Kuyper saw in his day that schools were not starting with Jesus as Lord. He said, “To put it mildly, our undertaking bears a protest against the present environment and suggests that something better is possible.” Something better is possible. You’ve tasted it.
The world crisis involves not inequality, self-interest, or justice, but a *living person*—involves Him who once swore that he was a King and who for the sake of this royal claim gave up his life on the cross of Golgotha. (Kuyper)
Every person, every school, every graduate, every government, will either confess or contest that Jesus is Lord. That is either reality or delusion. You will believe it to be the key to the development of human life or to its destruction. Your schooling has pointed you like a arrow to be true.
You must do more than be able to agree about the sovereignty of God, you must acknowledge it in your moments. The lordship of Christ should be a point of humility, not of pride. The hostility between the seed of the woman and the seed of there serpent will either be a theory, a theology, or a conviction.
When presidents offer to be your savior, when money offers to be your security, when others offer to provide you will approval and acceptance, you will know that these are useless apart from the Lord.
Jesus is Lord of every public sphere: the scientific world, the business world, the world of art, the world of politics. But also over every sphere of your life: your conscience, your faith, your reason, your talents, your time, your will, your work, your words. All things, visible and invisible, are for Him.
You will miss the daily reminders of our responsibilities to love our neighbors by reciting the Pledge of Allegiance. You will miss the Creed and the Cantus. You will hear about Mr. Bowers “accidentally” falling on a 2nd grader from Facebook rather than after recess. No one will read great books to you while you eat lunch. These are just some of the unique enculturation flavors you’ve tasted at ECS, and they are all for the Lord.
The principle that motivated the start of this school is the principle, the passion, we hope you’ll carry into any further schooling you pursue, any work you do, the families you begin.
The breath of Kuyper’s address applies tonight:
Only by ever focusing on our sacred principle each time the waves crashed over us did our weary head raise itself bravely from the water.
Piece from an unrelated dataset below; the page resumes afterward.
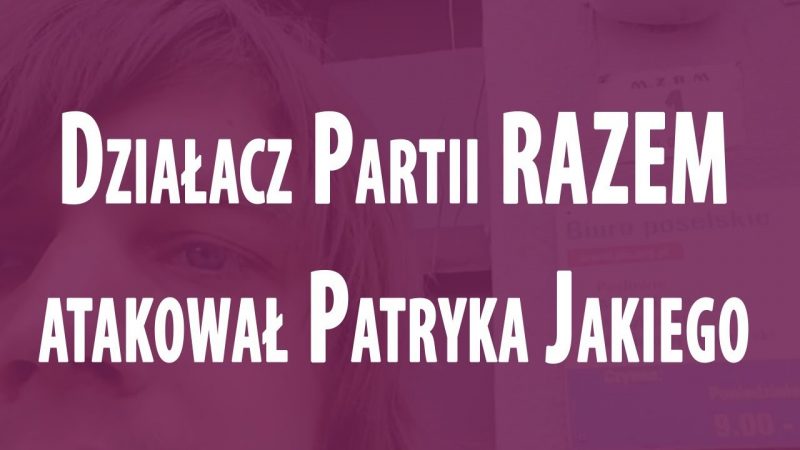 Publiczne obnażenie kłamstw działacza RAZEM! Patryk Jaki w akcji! Zobaczcie!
If this cause be not of the Mighty One of Jacob, how could it stand.
The school has survived four years. You have survived your years here. But this work is “worth people risking their own lives for and disturbing the lives of others.”
We pray that our students:
won’t be embarrassed by old-fashioned virtues, like hard work and discipline. They will respect authority and defy the authorities. They won’t get fired from jobs because of laziness, and they will get fired from them because of something they said about homosexuality. They won’t resent money and success, and they won’t be dazzled by money and success. They will laugh at the hipsters, and they will laugh at themselves laughing at the hipsters. They will loathe the enticements of corrupt entertainment, and they will love a true story. They would rather die than become one of the cool kids. They will be cool. (Douglas Wilson Rules for Reformers)
You may be free from your responsibilities at ECS, but you are not free from responsibility for the gifts of enculturation that were given to you at ECS. You are free to serve the Lord. This is the starting principle of all you do, it is the goal of all you do. Jesus is the beginning and the end.
I can say on behalf of the school board and teachers, we love you—Dineke, Andrew, and John—we are thankful to God for you, and we pray that you—as the very first raggants trained and released into the world-wide wild—will risk your lives and disturb the lives of others in the name of the Lord.